Theta Gold Mines, listed in Australia, has raised its projected value for the TGME gold mine in Mpumalanga, South Africa. An updated feasibility study forecasts A$1.4 billion post-tax free cash flow over 13.1 years and estimates a high-margin operation with 6.1 million ounces of gold resources. Using a conservative gold price of $2,884 per ounce, the after-tax NPV is A$689 million and the IRR stands at 77%, with all-in sustaining costs at A$1,787 per ounce—both figures marking a strong improvement from the 2022 study.
The project requires A$116 million in peak capital, expecting payback in 29 months. TGME aims to produce 1.01 million ounces of gold at an average recovered grade of 4.28 grams per tonne, targeting first production in early 2027 as plant construction progresses.
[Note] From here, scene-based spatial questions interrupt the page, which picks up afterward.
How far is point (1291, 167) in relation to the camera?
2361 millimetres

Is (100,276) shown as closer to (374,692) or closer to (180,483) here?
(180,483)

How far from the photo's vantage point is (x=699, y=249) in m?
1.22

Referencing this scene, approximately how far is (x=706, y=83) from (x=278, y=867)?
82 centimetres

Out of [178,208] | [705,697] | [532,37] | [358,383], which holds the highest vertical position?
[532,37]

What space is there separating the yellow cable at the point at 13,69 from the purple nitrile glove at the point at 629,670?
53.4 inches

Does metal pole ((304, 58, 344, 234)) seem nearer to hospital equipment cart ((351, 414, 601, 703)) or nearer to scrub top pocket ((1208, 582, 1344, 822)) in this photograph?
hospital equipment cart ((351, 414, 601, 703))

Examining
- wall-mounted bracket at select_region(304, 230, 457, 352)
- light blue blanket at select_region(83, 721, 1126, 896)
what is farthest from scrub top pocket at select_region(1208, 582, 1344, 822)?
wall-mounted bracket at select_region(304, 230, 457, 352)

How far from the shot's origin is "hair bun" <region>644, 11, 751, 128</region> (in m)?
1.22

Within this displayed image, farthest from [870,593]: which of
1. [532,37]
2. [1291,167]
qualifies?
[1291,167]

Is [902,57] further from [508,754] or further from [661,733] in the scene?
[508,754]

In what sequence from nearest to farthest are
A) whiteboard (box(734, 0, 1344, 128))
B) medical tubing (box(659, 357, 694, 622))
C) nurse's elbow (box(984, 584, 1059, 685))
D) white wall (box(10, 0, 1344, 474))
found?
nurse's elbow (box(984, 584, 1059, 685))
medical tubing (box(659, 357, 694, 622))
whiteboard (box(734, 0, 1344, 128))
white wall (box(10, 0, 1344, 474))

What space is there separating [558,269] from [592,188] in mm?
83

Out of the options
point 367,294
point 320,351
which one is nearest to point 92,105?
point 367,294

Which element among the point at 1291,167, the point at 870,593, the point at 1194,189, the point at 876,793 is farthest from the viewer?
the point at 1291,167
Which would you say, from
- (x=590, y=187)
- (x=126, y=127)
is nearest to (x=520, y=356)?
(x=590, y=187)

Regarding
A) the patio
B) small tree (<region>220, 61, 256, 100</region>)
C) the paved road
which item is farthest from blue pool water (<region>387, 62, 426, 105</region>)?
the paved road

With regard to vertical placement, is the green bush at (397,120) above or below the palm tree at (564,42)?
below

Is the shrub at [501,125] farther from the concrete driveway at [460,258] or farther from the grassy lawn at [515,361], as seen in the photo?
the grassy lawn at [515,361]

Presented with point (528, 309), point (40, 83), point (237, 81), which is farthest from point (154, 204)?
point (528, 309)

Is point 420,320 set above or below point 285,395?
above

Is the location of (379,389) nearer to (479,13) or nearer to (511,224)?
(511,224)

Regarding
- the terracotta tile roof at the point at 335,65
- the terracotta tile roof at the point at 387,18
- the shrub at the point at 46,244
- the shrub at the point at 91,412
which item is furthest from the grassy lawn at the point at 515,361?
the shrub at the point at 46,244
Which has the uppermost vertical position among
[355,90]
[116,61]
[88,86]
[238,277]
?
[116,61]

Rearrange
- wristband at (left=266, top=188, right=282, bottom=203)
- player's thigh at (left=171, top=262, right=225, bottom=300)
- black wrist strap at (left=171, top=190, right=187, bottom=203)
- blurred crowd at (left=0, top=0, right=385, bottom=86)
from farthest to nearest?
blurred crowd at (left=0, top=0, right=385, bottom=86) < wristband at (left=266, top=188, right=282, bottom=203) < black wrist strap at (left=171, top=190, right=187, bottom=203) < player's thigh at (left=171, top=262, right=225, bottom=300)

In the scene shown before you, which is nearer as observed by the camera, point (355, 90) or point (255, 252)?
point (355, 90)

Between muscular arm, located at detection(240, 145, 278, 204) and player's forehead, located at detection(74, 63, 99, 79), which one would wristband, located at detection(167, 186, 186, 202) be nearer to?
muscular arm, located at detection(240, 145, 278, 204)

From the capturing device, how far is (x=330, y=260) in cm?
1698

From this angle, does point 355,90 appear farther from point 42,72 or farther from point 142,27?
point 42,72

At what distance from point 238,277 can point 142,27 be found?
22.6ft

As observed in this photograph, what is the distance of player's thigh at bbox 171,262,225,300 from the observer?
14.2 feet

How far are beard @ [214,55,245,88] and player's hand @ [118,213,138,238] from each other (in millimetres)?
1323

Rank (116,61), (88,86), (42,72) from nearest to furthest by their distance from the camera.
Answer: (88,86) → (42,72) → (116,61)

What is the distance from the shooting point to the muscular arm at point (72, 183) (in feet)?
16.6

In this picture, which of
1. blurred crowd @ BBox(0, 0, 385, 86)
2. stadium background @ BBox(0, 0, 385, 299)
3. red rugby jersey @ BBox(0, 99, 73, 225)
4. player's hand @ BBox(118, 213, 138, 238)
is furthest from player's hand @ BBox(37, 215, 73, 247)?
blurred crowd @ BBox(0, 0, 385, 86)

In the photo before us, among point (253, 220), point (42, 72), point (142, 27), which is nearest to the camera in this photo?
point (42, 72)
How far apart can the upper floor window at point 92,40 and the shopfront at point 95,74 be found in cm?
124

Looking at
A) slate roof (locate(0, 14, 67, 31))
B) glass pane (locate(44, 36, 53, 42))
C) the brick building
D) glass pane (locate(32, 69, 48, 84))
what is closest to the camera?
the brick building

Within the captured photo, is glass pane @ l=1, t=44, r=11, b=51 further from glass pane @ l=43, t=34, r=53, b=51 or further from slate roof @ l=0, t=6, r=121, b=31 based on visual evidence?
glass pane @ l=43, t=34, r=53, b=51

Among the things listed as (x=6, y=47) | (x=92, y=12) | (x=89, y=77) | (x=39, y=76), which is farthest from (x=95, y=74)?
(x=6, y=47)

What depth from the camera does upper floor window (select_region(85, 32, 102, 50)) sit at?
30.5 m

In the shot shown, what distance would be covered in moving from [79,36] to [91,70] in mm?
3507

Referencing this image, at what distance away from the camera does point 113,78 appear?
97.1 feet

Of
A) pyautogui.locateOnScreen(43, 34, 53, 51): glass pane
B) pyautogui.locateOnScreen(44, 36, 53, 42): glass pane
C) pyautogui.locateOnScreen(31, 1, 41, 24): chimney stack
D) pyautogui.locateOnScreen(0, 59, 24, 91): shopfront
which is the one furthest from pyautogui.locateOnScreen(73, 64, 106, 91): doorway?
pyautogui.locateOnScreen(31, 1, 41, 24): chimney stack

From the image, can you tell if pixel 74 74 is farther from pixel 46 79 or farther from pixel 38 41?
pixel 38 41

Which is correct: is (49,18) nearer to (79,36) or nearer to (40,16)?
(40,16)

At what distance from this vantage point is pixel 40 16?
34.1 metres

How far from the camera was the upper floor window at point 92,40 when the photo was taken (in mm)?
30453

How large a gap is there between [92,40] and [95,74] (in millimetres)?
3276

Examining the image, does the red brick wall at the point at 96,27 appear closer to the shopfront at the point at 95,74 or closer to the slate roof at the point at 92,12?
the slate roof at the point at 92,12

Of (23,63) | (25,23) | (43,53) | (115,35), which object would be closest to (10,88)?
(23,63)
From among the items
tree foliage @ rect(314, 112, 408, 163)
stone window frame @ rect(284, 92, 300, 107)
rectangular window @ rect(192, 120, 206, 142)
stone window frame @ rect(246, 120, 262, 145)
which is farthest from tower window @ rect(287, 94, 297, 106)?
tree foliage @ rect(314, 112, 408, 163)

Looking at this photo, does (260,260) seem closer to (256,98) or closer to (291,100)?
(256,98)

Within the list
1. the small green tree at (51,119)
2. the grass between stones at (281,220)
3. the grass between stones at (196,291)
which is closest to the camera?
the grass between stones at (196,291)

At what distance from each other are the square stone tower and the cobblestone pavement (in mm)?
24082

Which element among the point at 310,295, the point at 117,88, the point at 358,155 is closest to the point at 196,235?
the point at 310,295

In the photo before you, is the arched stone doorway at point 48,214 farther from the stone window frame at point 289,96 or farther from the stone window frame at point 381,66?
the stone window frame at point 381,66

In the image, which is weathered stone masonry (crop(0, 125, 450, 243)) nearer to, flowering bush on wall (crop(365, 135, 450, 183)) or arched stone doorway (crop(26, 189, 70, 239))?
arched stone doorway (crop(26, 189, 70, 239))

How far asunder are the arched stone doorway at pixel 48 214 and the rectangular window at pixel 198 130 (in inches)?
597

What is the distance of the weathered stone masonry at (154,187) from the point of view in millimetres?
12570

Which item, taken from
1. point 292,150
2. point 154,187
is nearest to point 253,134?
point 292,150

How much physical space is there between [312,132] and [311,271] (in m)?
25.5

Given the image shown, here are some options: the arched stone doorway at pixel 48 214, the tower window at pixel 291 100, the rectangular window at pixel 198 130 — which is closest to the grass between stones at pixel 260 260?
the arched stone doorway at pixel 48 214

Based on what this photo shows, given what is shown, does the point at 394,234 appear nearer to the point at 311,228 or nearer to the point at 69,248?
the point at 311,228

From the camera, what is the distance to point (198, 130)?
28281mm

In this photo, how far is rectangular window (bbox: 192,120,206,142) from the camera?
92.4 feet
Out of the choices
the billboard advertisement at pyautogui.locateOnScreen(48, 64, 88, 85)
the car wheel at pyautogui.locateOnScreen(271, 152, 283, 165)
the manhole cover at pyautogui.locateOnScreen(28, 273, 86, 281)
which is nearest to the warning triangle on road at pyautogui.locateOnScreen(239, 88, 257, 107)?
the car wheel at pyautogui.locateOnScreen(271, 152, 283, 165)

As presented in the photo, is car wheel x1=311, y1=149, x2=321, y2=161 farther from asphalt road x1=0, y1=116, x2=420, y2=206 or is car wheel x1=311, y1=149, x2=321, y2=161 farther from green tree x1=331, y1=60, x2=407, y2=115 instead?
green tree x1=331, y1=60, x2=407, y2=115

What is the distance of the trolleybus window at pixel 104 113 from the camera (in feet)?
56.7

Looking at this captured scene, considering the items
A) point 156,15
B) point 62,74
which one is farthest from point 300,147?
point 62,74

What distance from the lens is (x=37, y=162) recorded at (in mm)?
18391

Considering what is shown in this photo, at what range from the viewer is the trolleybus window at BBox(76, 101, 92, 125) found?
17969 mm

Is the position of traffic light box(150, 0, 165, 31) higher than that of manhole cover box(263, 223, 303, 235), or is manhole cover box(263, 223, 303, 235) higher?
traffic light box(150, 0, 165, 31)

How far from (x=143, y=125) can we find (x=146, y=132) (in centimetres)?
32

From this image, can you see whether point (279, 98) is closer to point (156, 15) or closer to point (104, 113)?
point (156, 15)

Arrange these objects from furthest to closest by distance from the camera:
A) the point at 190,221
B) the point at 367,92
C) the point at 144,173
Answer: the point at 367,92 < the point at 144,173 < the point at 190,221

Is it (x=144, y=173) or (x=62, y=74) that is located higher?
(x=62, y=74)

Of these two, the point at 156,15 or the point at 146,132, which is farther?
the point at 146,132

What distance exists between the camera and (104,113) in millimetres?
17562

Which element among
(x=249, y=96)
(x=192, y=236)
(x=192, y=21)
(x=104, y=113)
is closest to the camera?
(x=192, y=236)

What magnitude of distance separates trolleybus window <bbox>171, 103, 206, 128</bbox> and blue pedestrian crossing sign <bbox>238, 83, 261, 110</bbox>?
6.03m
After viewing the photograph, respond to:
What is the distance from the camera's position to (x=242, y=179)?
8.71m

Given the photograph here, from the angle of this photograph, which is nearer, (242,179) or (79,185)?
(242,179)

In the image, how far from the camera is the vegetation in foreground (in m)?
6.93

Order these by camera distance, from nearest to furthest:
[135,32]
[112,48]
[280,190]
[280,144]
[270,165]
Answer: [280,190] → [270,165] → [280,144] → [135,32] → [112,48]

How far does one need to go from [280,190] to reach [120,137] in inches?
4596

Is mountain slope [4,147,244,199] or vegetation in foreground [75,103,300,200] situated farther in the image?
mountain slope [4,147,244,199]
Phase 1 will source ore from four underground mines and process material from historical dumps to generate initial cash flow, with annual output expected at 90,000–120,000 ounces.
Potential expansion includes adding more historic mines, which could raise capacity above 160,000 ounces annually. The company plans to increase processing rates and mine count gradually, guided by modular plant design and local workforce expertise.
Risks include gold price volatility, regulatory changes, and environmental or community challenges. Theta commits to responsible mining and positive local engagement. The current study covers only four out of around 43 historical mines, with further growth possible given another 3.6 million ounces of inferred resources.